Half Japanese & Wire
Pas de quoi effrayer cependant le débonnaire Jad Fair qui prenait le relais sur scène en suivant avec ses vieux limiers de l’expérimental/indie rock de Half Japanese. Chemise à carreaux et cheveux mi-longs grisonnants, Fair a encore lui aussi tous les attributs de l’adolescent. Sa guitare-jouet en bandoulière, ou ses vannes répétées à l’égard de son malheureux bassiste souffre-douleur Jason Willett, en témoignent également. Heureusement à ses côtés, les musiciens sont là pour donner la contenance nécessaire à ce troubadour toujours aussi disert, notamment le guitariste John Sluggett, impeccable sur les titres les plus noisy (« He Walks Among Us », « True Believers ») avec ses solos très free. Même sur les titres plus pop et légers (« Red Dress », « Postcard from Far Away »), Half Japanese ne perd rien de sa superbe, ce qui suffit à combler l’assistance.

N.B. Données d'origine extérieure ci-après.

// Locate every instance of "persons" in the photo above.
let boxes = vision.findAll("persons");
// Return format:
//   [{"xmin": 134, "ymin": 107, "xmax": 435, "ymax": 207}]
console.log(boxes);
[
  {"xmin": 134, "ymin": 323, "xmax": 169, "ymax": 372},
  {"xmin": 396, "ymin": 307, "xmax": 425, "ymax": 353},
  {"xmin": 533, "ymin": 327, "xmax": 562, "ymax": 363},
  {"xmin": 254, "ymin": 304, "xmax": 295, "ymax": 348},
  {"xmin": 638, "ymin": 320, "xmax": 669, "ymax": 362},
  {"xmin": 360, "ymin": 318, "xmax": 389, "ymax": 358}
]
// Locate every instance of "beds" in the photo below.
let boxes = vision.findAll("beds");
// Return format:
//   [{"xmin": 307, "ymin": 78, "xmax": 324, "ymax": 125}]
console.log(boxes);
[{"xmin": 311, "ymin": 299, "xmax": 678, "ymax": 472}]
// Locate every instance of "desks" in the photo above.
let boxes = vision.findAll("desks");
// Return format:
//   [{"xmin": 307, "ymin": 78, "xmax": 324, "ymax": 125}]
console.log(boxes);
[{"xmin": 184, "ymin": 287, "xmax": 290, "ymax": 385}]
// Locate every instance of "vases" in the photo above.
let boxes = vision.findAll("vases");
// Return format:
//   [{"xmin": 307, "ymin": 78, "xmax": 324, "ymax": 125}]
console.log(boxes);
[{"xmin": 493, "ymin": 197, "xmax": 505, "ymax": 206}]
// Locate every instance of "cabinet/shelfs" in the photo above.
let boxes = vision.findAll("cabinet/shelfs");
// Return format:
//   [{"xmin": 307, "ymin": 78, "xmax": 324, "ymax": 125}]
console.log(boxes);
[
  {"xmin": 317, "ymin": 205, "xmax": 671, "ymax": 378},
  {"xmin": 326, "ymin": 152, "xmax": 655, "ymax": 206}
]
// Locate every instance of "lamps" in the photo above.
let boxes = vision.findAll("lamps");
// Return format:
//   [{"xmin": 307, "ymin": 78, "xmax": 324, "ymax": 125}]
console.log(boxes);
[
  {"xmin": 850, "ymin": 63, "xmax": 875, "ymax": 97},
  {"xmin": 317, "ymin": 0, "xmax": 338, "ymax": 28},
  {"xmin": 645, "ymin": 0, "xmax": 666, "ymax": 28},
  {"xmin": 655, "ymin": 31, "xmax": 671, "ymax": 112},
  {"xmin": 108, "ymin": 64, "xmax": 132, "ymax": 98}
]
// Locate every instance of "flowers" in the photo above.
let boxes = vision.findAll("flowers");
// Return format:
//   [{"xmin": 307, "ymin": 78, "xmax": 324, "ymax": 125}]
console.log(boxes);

Même attitude efficace du côté de Wire, autre groupe culte particulièrement attendu à la conclusion de cette édition 2015. Toujours emmené par Colin Newman au chant/guitare, Robert Grey à la batterie, et par le sympathique Graham Lewis à la basse – adressant un solide « Fuck you » à un membre du public réclamant « I Am the Fly » à cor et à cri –, Wire a mis la barre haut. Même si on peut reprocher au groupe certains virages pop – audibles sur des titres comme « In Manchester » ou « Burning Bridges », tirés de leur dernier album éponyme –, Wire reste capable de mettre le mur du son à rude épreuve quand il le veut bien, un petit jeu où la présence du plus jeune second guitariste Matthew Simms prend tout son sens. Leur final notamment, avec des morceaux comme « Brazil », « Adore Your Island » ou un « Used To » étiré et saturé à outrance, a mis nos oreilles en émoi. Une conclusion parfaite pour un festival qui, espérons-le, n’a pas encore totalement tiré sa révérence.